THE PROBLEM: Render the text lines in the data below as a JSON list of strings, one string per line and no strings for blank lines. Leave the pictures out of your answer.

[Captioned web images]
·····
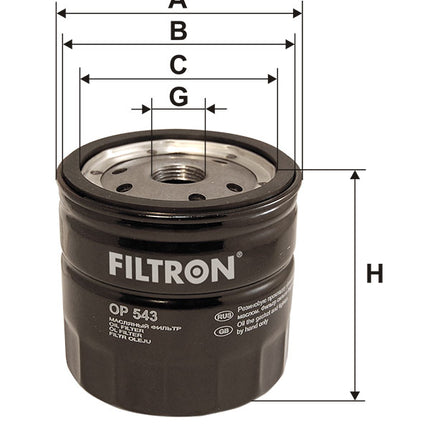 FİLTRON YAĞ FİLTRESİ OP543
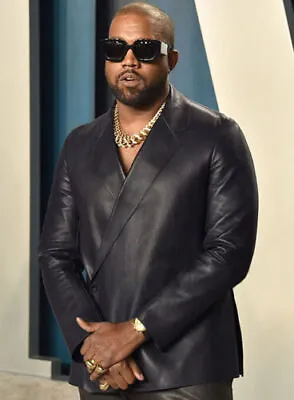 Kanye Waist Kimono Wrap Leather Blazer For Mens Lambskin Pure Leather Blazer • $165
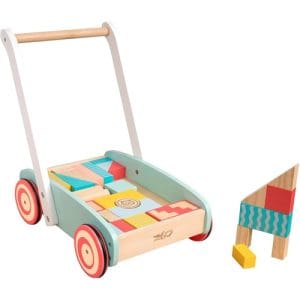 Wooden Baby Walker With Bricks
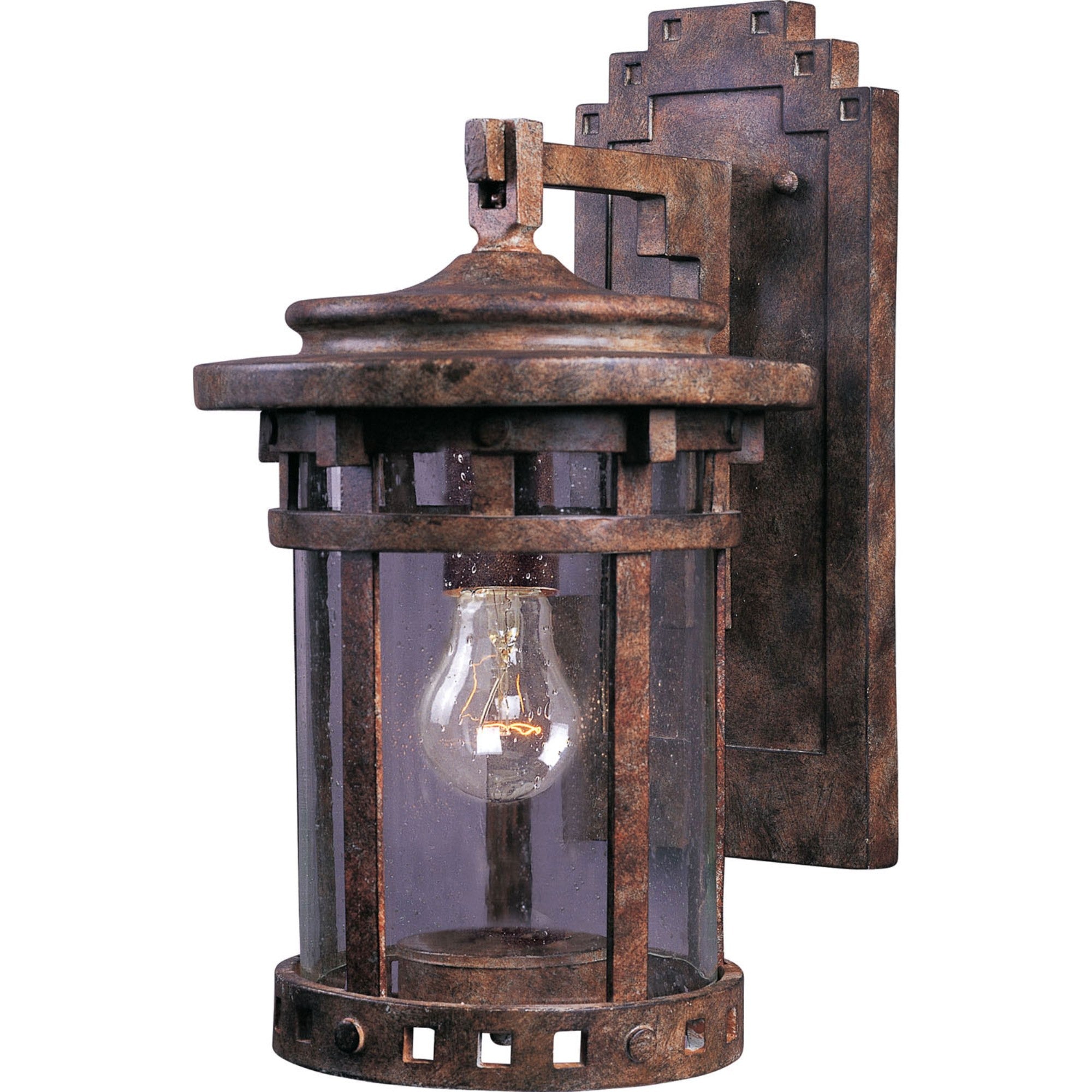 Santa Barbara VX 13" Outdoor Wall Lantern, Sienna Finish - Bees Lighting
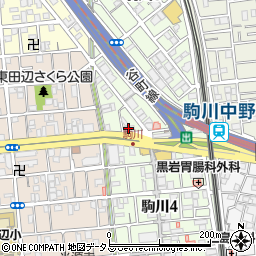 池田泉州銀行駒川町支店周辺の地図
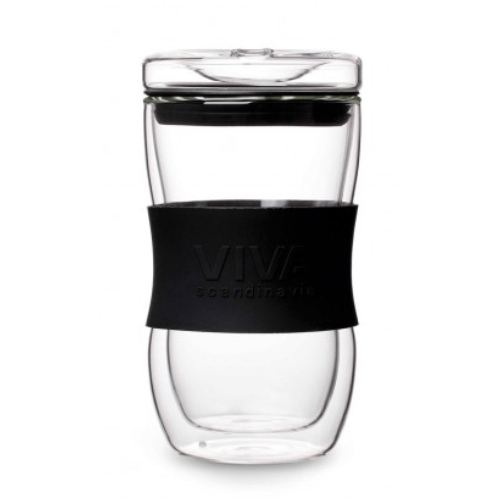 VIVA 玻璃雙層隨行杯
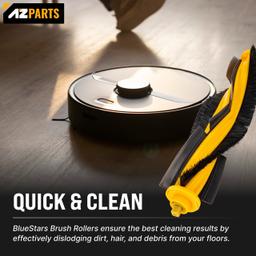 [Lifetime Warranty] Main Brush Rollers Replacement for Ecovacs Deebot OZMO T8, T8 AIVI, T9, N8, N8+, N8 Pro Plus, X1, X1 Turbo, X1 Plus, T10 Plus, 920, 950, T5, N10 Plus Robot Vacuums - Pack of 2 thumbnail 4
·····
ANSWER BELOW:
[
  " FİLTRON YAĞ FİLTRESİ OP543",
  " Kanye Waist Kimono Wrap Leather Blazer For Mens Lambskin Pure Leather Blazer • $165",
  " Wooden Baby Walker With Bricks",
  " Santa Barbara VX 13\" Outdoor Wall Lantern, Sienna Finish - Bees Lighting",
  " 池田泉州銀行駒川町支店周辺の地図",
  " VIVA 玻璃雙層隨行杯",
  " [Lifetime Warranty] Main Brush Rollers Replacement for Ecovacs Deebot OZMO T8, T8 AIVI, T9, N8, N8+, N8 Pro Plus, X1, X1 Turbo, X1 Plus, T10 Plus, 920, 950, T5, N10 Plus Robot Vacuums - Pack of 2 thumbnail 4"
]